Short web captions:
* * *
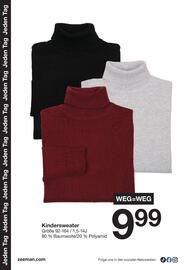 Zeeman Prospekt Seite 10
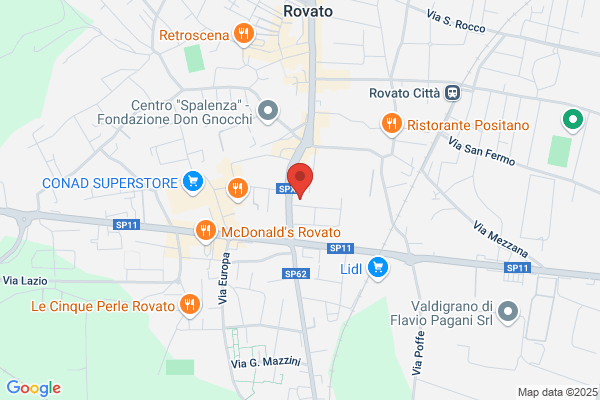 Pezzola eugenio (Ing.)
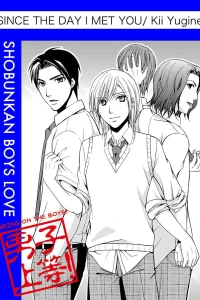 Vol. 1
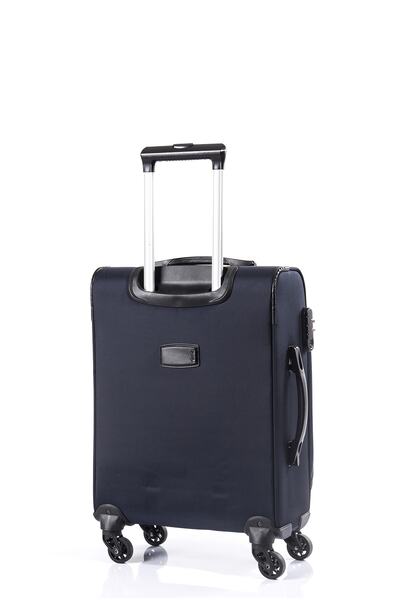 ÇÇS Ccs 420 Erkek Küçük Boy Trolley Valiz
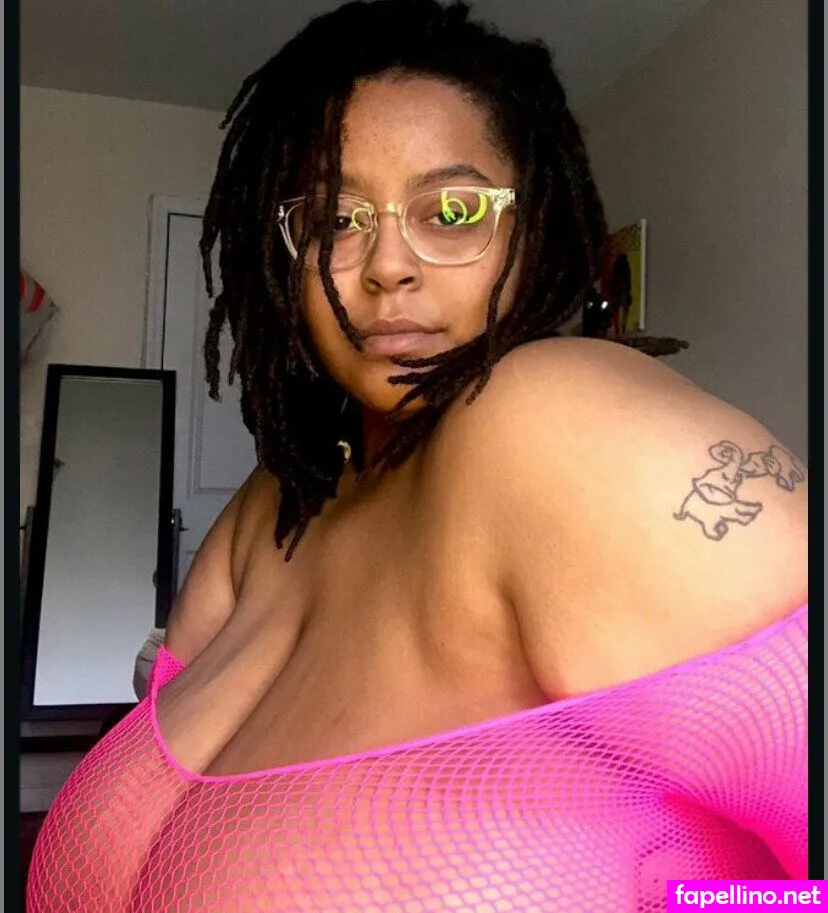 Afr0dyte, kellymoonstone, kyelloscuro Nude Leaked OnlyFans Photo #UtWEXZp65u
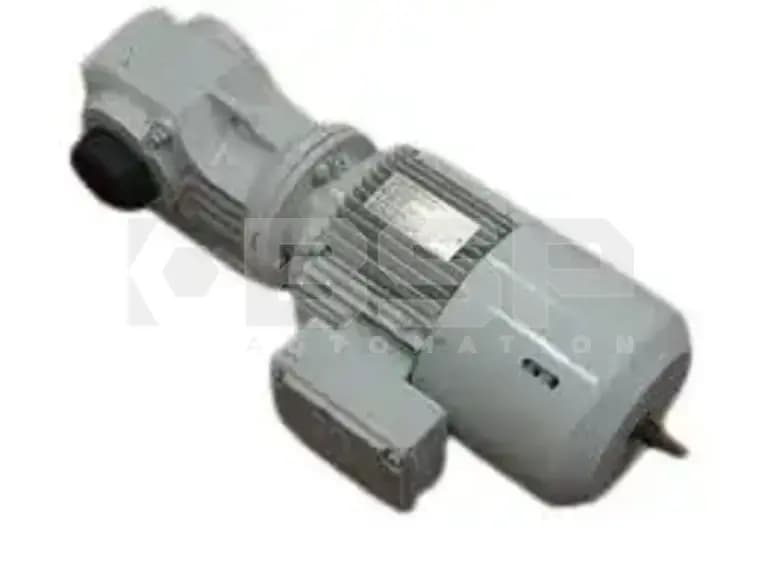 SEW-EURODRIVE KH47DY112S/B/HR/TH/VY SEW-EURODRIVE KH47DY112S/B/HR/TH/VY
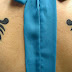 Tatoos y Tatuajes de Alas, parte 7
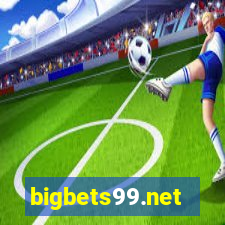 bigbets99.net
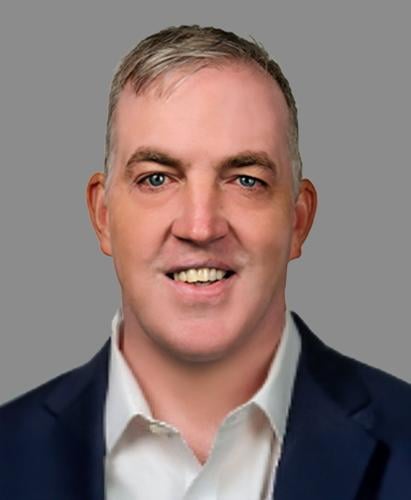 McCormick Appoints Gavin Hattersley and Rick Dierker to Board of Directors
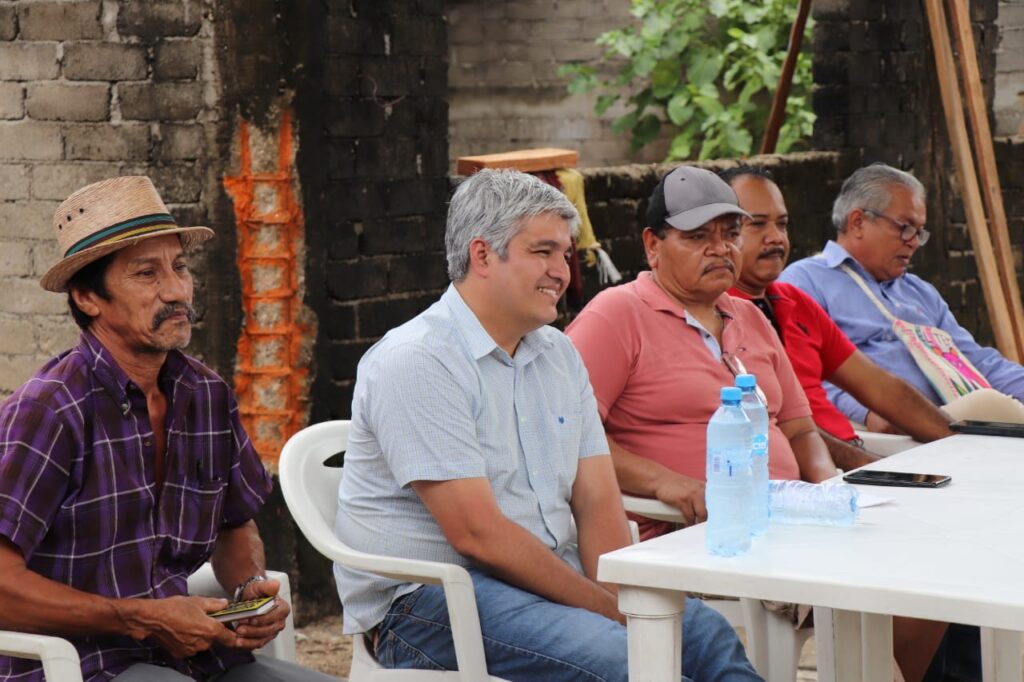 CONGRESO ALFREDO SÁNCHEZ CON LA POBLACIÓN (2)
* * *
Output every line above exactly as it stands, and drop any picture.

- **Result of the exercise**:
 Zeeman Prospekt Seite 10
 Pezzola eugenio (Ing.)
 Vol. 1
 ÇÇS Ccs 420 Erkek Küçük Boy Trolley Valiz
 Afr0dyte, kellymoonstone, kyelloscuro Nude Leaked OnlyFans Photo #UtWEXZp65u
 SEW-EURODRIVE KH47DY112S/B/HR/TH/VY SEW-EURODRIVE KH47DY112S/B/HR/TH/VY
 Tatoos y Tatuajes de Alas, parte 7
 bigbets99.net
 McCormick Appoints Gavin Hattersley and Rick Dierker to Board of Directors
 CONGRESO ALFREDO SÁNCHEZ CON LA POBLACIÓN (2)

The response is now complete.